Yes, it was harder when it was a child. It was hard to take such a small hand in yours. Such a small, lifeless hand, to look down at the young who'd been robbed of so many years, and all the joys, all the pains that went in them.
She pressed the fingers to the pad, waited for the readout.
“Officer Grimes, Lieutenant,” Peabody said from the doorway. “First on scene.”
“Who called this in, Grimes?” Eve asked without turning around.
“Sir, unidentified female.”
“And where is this unidentified female?”
“I… Lieutenant, I assumed it was one of the vies.”
She glanced back now, and Grimes saw the tall, lean woman in mannish trousers, a battered leather jacket. The cool brown eyes, flat cop's eyes, in a sharply featured face. Her hair was brown, like her eyes, short, choppy rather than sleek.
She had a rep, and when that icy gaze pinned him, he knew she'd earned it.
“So our nine-one-one calls in murder, then hops into bed so she can get her throat slashed?”

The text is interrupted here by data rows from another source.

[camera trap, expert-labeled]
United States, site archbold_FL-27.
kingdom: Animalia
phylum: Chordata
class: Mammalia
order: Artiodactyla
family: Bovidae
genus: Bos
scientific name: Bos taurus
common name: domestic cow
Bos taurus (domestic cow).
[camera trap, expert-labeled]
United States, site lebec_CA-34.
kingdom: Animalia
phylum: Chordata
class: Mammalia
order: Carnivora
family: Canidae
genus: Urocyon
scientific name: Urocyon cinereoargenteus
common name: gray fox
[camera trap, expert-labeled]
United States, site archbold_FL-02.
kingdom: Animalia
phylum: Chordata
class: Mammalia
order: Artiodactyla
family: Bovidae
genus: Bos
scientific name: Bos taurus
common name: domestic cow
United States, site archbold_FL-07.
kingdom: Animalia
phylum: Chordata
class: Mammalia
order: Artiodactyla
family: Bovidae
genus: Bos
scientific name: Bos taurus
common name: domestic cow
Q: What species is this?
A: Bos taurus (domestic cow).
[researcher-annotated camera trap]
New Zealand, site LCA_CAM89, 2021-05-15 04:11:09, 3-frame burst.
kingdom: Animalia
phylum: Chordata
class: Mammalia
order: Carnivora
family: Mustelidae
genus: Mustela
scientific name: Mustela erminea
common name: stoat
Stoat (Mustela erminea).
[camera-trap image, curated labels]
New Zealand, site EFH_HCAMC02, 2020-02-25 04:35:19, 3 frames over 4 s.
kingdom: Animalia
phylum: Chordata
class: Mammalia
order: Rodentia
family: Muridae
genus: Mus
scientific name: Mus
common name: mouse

“Ah…” He was a beat cop, with two years under his belt. He wasn't ranking Homicide. “The kid here might've called it, Lieutenant, then tried to hide in bed.”
“How long you had a badge, Grimes?”
“Two years-in January, Lieutenant.”
“I know civilians who've got a better sense of crime scene than you. Fifth victim, identified as Linnie Dyson, age nine, who is not a fucking resident of this fucking address. Who is not one Nixie Swisher. Peabody, start a search of the residence. We're looking for another nine-year-old girl, living or dead. Grimes, you idiot, call in an Amber Alert. She may have been the reason for this. Possible abduction. Move!”
Peabody snagged a can of Seal-It out of her own kit, hurriedly sprayed her shoes and hands.
“She could be hiding. If the kid called it in, Dallas, she could be hiding. She could be afraid to come out, or she's in shock. She could be alive.”